Une brève dissection
De la musique haïtienne

Gifrants

 

Consulat de France & Alliance Française
Boston, 5 Décembre 2008

Partie 1

 

 

Yordan Dabady © Galerie Nader

Yordan Dabady

La musique vaudou |La musique flolkorique | Rara | La musique classique haïtienne | La période d’après 1960
La musique «rasin» | La musique contemporaine | Le mouvement du Créole Jazz et du Vaudou Jazz Haïtien

Mesdames, Mesdemoiselles et Messieurs,
Chers professeurs,

Je m’appelle Gifrants. Laissez-moi commencer par vous souhaiter  la bienvenue à cet atelier, tout en profitant de l’occasion pour remercier les membres du Consulat Général de France à Boston, particulièrement Ms.

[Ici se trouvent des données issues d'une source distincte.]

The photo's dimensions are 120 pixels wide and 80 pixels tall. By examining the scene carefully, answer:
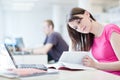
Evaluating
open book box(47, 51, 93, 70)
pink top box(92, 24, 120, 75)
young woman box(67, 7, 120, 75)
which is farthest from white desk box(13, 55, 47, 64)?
open book box(47, 51, 93, 70)

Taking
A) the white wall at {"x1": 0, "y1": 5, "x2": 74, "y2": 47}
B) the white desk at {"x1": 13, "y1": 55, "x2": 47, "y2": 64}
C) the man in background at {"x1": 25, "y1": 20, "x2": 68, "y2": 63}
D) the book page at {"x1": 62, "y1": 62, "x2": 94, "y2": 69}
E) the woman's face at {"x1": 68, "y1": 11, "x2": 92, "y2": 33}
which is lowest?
→ the white wall at {"x1": 0, "y1": 5, "x2": 74, "y2": 47}

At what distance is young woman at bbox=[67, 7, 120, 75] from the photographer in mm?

Samantha André, la Direction et les membres de l’Alliance Française à Boston, et mon ami Brian Thomas pour cette invitation.

Je suis né au Cap-Haïtien, dans la partie septentrionale de la République d’Haïti,  mon pays. J’entends faire cette remarque pour la raison bien simple que ma musique reflète les tendances et les coutumes de cette région. Le vocabulaire du Créole, les intonations de celui-ci, et ses expressions diffèrent du reste de notre pays car, comme le dénote l’histoire, nos ancêtres ont été extirpés de tribus distinctes, quant à leurs dialectes et leurs traditions, sur le sol africain.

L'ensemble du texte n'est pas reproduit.